31st Oct2014

‘Billy Club’ Review

by Mark Allen

Stars: Marshall Caswell, Erin Hammond, Nick Sommer, Max Williamson, Mark Metcalf, Mathew Dunlop | Written and Directed by Drew Rosas, Nick Sommer

billy-club-poster

I’ve always had a soft spot for slashers with a decent gimmick, so I was delighted when Billy Club‘s penchant for baseball-related violence was revealed. Too many horror movies are content to stick to the humdrum formula of having a nondescript masked killer stalk the nubile teens of Camp Lake Name with no more of a unifying theme than having surfboard impalements be the chief cause of death; not so this film. Here bats, balls, diamonds and even – especially – pitching machines all have a central role to play in the slaughter of Billy Club’s innocent-but-not-quite-so-innocent victims, and the movie is all the more enjoyable for it, despite some ultimately negligible production flaws.

But I’m getting ahead of myself. The film’s story chiefly takes place fifteen years after a set of grisly murders on a Little League baseball field (which we see in juddering but effective flashback) where we meet Bobby Spooner, a softly-spoken James Dean wannabe who’s reunited with his old baseball buddies Danny and Kyle in self-proclaimed former tomboy Alison’s bar. After catching up and establishing an appropriate level of sexual tension between Alison and Bobby, the gang decide to play some ball and reflect on their dearly departed teammates before inexplicably deciding that heading to their dead coach’s forest cabin and getting loaded is the perfect way to memorialise them.

Oh, and some homeless guy gets brutally murdered by a psychopath in a fetish catcher’s outfit with a spike-ridden baseball bat in the first scene. But that probably won’t have anything to do with the rest of the movie, right?

Wrong!  No sooner do our lovable bunch of goofy hicks and the central couple arrive at the aforementioned cabin than the batter arrives to take them all out one by one. There are some grisly moments, certainly, and the villain himself serves exactly the right purpose in looking like someone I’d run a million miles from if we ever crossed paths, but much of Billy Club is firmly entrenched in horror-comedy territory, with one of the death scenes in particular being an abject lesson in farce. I won’t spoil it for you, but let’s just say that psychedelics are involved.

All told, there actually isn’t a whole lot of murder to be found in the movie, as Billy Club‘s latter half mainly develops the relationships between the three leads (there’s a somewhat unconventional love triangle between Bobby, Alison and Kyle, of whom the latter two used to date) and, crucially, sheds light on the bullying incident fifteen years ago that connects the past and present murders. The revelations of the story are convincingly put across, with some younger performers in flashback sequences giving even some of the adult actors a run for their money. And while it’s no surprise to discover who’s really behind that catcher’s mask, the climax – ending up at the same diamond where it all began – nicely ties the film together with the ribbon that is an on-the-nose but extremely satisfying victory for the forces of non-psychopathy.

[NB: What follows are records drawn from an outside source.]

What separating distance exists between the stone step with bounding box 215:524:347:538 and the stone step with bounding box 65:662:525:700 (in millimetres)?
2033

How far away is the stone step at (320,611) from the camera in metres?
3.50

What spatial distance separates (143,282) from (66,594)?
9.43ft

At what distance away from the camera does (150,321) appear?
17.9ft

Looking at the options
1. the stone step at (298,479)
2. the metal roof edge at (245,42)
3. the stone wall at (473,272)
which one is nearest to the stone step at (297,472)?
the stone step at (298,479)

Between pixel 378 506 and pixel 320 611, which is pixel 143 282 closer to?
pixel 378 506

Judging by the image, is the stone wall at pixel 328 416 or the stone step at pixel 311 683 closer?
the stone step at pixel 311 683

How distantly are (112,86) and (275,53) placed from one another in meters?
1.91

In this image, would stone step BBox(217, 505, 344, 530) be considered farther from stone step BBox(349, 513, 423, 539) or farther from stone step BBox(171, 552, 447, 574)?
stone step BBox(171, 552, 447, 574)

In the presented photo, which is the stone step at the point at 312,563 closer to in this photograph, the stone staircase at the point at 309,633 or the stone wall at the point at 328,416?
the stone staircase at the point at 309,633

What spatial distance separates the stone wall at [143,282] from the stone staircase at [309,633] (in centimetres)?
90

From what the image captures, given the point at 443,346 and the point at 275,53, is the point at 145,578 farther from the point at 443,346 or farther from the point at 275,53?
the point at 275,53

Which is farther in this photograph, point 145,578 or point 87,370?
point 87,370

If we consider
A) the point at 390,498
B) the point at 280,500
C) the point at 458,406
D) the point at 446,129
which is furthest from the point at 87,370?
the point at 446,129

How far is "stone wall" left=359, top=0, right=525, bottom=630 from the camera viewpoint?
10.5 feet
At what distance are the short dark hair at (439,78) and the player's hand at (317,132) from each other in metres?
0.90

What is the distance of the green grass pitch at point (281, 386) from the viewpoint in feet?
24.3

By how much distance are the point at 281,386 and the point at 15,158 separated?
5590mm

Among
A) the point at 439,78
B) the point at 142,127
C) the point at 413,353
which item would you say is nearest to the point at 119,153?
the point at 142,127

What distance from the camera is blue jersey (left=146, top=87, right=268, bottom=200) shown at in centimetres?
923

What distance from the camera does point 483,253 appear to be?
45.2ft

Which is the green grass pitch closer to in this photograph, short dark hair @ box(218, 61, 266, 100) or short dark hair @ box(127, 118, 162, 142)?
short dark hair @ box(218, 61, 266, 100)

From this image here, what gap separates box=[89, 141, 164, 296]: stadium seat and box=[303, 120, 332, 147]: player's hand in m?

That all sounds simple enough, and I’d be perfectly happy with the movie I’ve just described. However, there were some minor elements that I could have done without, like an almost completely unnecessary subplot involving a police detective and a couple of other red herrings that threatened to lead into interesting territory but ended up adding nothing but running time. But that’s not to say I ever stopped enjoying Billy Club or got bored; I was on board for the whole ride (all 90-ish minutes, the perfect length for a throwaway flick), which is really the best thing you can say about any film, right?

While there were some technical tics that would give me pause in a studio-produced film – on the whole, the cinematography is clear and consistent, but it occasionally tries to be artier than it can pull off; some of the acting comes off as hammy and insincere, but that might just be down to the occasionally tin-eared and expository dialogue – the confidence with which the filmmakers tell 90% of their story on what was clearly not the highest budget shines through and ends up making Billy Club  far more than the sum of its parts.

And for a film like this – for any film – that’s a goddamn home run.